WORK TO BE COMPLETED: Report every line of the entries that contains the word "burst".

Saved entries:

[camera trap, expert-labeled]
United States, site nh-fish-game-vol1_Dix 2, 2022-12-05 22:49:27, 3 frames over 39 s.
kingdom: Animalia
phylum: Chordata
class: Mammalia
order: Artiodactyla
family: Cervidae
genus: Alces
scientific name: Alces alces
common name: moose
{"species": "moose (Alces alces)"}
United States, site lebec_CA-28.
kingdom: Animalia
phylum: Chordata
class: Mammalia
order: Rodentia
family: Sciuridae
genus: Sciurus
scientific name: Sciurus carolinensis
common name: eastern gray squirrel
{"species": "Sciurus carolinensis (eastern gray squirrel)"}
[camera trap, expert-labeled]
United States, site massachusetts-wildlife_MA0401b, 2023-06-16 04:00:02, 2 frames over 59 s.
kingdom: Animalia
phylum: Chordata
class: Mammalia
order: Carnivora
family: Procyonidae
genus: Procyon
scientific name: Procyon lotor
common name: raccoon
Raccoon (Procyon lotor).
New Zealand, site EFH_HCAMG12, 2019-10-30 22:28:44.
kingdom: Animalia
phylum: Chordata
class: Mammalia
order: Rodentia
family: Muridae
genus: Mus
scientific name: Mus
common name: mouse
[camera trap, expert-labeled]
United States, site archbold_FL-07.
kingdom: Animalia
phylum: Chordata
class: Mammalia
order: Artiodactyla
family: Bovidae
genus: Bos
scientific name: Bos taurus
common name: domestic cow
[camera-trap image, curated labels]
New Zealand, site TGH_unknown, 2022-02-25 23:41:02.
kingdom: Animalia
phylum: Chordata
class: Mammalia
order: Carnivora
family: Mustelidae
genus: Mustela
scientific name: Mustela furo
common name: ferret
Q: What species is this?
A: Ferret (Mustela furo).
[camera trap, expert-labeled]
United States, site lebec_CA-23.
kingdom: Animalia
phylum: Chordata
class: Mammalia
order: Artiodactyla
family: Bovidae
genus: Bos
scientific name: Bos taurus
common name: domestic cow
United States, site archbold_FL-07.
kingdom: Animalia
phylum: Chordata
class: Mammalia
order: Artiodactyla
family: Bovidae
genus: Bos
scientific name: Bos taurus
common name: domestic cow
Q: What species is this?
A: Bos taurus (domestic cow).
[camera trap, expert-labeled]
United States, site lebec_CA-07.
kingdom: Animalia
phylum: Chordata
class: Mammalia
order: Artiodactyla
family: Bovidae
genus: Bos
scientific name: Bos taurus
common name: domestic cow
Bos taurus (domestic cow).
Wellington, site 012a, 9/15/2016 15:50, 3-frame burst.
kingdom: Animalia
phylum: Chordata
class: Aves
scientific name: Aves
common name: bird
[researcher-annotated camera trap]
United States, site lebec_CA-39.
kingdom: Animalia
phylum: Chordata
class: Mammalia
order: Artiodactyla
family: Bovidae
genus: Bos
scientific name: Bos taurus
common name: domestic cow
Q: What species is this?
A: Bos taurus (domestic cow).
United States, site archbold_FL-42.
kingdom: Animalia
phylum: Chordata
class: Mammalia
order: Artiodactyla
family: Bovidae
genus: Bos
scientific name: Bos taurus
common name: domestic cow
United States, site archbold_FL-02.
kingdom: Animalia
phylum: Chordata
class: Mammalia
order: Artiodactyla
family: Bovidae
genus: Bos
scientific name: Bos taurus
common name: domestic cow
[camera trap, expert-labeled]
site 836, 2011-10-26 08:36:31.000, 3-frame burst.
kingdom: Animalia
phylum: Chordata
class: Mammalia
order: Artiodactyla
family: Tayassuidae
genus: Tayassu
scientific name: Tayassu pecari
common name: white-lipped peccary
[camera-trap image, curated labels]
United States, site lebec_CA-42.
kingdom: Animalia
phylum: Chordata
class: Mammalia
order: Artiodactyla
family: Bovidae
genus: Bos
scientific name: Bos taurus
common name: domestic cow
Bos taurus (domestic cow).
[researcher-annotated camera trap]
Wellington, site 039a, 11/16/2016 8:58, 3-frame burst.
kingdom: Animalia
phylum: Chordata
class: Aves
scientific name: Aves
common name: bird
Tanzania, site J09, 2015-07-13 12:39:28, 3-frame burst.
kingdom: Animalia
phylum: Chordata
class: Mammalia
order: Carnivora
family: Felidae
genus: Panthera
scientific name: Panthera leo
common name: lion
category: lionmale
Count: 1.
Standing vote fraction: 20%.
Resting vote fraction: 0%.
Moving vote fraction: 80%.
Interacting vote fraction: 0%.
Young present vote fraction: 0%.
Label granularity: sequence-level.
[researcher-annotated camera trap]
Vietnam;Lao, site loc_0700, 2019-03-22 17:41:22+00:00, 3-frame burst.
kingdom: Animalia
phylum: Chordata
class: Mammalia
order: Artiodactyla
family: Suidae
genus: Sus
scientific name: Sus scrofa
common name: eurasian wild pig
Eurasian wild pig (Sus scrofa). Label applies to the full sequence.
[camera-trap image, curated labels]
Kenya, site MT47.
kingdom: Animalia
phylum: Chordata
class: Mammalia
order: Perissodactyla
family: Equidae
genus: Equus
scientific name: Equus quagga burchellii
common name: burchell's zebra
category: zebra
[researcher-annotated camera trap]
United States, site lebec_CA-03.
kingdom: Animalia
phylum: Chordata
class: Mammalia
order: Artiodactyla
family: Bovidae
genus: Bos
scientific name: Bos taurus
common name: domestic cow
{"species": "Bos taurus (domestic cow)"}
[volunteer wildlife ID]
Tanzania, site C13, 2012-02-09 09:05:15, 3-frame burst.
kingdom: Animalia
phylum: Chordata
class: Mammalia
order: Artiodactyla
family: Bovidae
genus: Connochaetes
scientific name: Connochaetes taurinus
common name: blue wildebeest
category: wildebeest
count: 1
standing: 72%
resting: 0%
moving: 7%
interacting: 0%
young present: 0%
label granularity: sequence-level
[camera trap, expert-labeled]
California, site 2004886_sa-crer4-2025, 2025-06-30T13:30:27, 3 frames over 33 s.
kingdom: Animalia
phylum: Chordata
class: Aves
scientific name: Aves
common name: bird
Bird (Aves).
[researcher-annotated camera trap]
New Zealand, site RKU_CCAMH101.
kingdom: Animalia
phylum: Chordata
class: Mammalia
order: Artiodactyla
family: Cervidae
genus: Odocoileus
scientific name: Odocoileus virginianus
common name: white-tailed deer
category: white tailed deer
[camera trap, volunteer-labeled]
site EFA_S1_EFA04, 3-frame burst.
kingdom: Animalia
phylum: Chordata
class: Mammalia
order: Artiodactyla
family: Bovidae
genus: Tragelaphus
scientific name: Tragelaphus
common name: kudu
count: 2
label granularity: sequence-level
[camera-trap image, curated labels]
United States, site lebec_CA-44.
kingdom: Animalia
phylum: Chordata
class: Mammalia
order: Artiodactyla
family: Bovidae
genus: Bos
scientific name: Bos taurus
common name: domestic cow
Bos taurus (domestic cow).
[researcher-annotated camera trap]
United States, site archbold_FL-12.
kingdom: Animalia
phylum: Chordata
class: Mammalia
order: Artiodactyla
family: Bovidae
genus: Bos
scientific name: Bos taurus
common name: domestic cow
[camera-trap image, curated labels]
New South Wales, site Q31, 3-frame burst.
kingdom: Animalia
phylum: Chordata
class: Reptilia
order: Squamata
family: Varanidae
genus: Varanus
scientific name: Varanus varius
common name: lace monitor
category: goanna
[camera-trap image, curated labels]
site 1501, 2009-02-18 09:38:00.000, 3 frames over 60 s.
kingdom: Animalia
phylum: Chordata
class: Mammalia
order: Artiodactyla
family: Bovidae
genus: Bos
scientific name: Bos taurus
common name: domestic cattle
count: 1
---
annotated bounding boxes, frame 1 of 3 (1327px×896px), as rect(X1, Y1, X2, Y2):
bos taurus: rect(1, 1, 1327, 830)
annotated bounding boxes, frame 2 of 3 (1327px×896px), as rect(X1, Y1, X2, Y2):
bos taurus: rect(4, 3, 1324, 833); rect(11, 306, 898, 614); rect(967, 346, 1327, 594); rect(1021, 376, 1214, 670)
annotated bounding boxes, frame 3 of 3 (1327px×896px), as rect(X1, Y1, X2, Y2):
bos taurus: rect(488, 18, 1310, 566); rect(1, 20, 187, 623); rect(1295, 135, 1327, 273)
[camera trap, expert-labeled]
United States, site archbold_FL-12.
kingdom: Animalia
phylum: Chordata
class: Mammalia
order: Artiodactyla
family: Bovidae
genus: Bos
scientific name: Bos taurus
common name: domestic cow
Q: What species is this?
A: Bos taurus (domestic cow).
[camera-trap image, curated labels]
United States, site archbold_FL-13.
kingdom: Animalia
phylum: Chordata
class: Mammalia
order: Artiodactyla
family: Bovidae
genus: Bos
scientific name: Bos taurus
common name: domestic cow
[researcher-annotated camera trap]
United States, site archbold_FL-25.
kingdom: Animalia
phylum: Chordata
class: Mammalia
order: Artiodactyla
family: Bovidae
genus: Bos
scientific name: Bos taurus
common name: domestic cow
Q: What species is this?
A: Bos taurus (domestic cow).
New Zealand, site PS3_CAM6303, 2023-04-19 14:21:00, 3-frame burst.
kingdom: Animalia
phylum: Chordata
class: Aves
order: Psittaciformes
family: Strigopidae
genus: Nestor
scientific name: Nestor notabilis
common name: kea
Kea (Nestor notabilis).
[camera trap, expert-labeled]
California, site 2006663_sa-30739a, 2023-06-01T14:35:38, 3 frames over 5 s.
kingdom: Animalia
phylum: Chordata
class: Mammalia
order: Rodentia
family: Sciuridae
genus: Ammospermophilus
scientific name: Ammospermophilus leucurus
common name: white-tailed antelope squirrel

EXPECTED OUTPUT:
Wellington, site 012a, 9/15/2016 15:50, 3-frame burst.
site 836, 2011-10-26 08:36:31.000, 3-frame burst.
Wellington, site 039a, 11/16/2016 8:58, 3-frame burst.
Tanzania, site J09, 2015-07-13 12:39:28, 3-frame burst.
Vietnam;Lao, site loc_0700, 2019-03-22 17:41:22+00:00, 3-frame burst.
Tanzania, site C13, 2012-02-09 09:05:15, 3-frame burst.
site EFA_S1_EFA04, 3-frame burst.
New South Wales, site Q31, 3-frame burst.
New Zealand, site PS3_CAM6303, 2023-04-19 14:21:00, 3-frame burst.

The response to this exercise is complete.